ТЕКСТ ДЛЯ РАЗБОРА:
┌──

Карамзин где-то сказал, что дело не в том, чтобы писать «Историю государства Российского», а в том, чтобы жить добро. И этого нельзя достаточно повторять нам, писателям. И я опытом убедился, как это хорошо не писать. Как ни верти, дело каждого из нас одно: исполнять волю пославшего. Воля же пославшего в том, чтобы мы были совершенны, как Отец наш небесный, и только этим путем, т. е. своим приближением к совершенству мы можем воздействовать на других, – налиться должна лейка доверху, чтобы из нее потекло, – и воздействие будет через нашу жизнь и через слово, устное и письменное, насколько это слово будет частью и последствием жизни, настолько от избытка сердца будут говорить уста».
Во второй половине марта я проезжал через Москву к себе на родину, в Костромскую губернию.
Л. Н-ч, утомленный суетливой московской жизнью, собирался отдохнуть где-нибудь в уединении. На этот раз он выбрал уютную усадьбу своего друга и товарища по Севастополю, князя Сергея Семеновича Урусова, расположенную близ Троицы, по Ярославской железной дороге. Нам было по дороге и я, конечно, рад был сопутствовать Л. Н-чу в его поездке. Мы выехали 22 марта днем. На вокзал нас доставила в своей коляске Софья Алексеевна Философова. Я сидел на козлах, и, несмотря на городской шум, старался слушать, о чем разговаривали Л. Н-ч и Софья Алексеевна. Главной темой был так называемый женский вопрос, и Л. Н-ч убеждал Софью Алексеевну в необходимости подчинения женщины мужчине, против чего протестовала его собеседница.

└──

ВОПРОСЫ:
1. Где находилась усадьба, которую Л. Н-ч выбрал для отдыха, согласно тексту для разбора?
2. Почему, по словам текста для разбора, Л. Н-ч собрался отдохнуть в уединении?
3. Продолжите текст для разбора, начав сразу после его последнего предложения.

ФРАГМЕНТ НАБОРА ДАННЫХ:
┌──

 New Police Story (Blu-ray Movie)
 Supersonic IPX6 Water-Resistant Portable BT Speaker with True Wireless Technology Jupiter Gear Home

└──

ОТВЕТЫ К ЗАДАНИЮ:
1. Близ Троицы, по Ярославской железной дороге.

2. Его утомила суетливая московская жизнь, и он хотел отдохнуть где-нибудь в уединении. Для этого он выбрал усадьбу своего друга и товарища по Севастополю, князя Сергея Семеновича Урусова.

3.
Ехали мы в третьем классе, как всегда в тесноте и духоте. Помню, что против нас сидел грубого вида крестьянин прасол, гуртовщик или мясник, одним словом, торговец скотом. Л. Н-ч обменялся с ним несколькими словами и по уходе его на одной из станций, передал мне, с ужасом, свое впечатление об этом человеке, как о животной, чувственной натуре. Мы вышли на станции Хотьково и, наняв лошадей, поехали к князю. Конечно, были приняты там с распростертыми объятиями. Князь был занят сложными математическими вычислениями, в которых он думал сделать какое-то открытие, и хотел поделиться им со мной, но мне было очень трудно понять его: это был его пунктик. Я переночевал у него и на другой день продолжал свой путь, а Л. Н-ч пробыл там более двух недель.
Уединение его было и там нарушено, впрочем, приятными ему посетителями, двумя американскими квакерами, приехавшими выразить сочувствие его религиозным взглядам.
Американцы зашли сначала в Москве в Хамовнический дом Л. Н-ча и были приняты Софьей Андреевной. Они выразили сожаление, что не застали Л. Н-ча и просили указать его адрес. С. А-на, любезно приняв иностранцев, сказала, им, что не стоит ездить, что Л. Н-ч скоро вернется, что если они не торопятся, то найдут в Москве много интересного и могут провести время приятно и полезно. На это они ответили: «We came only to see count Leo Tolstoy» и отправились по указанному адресу.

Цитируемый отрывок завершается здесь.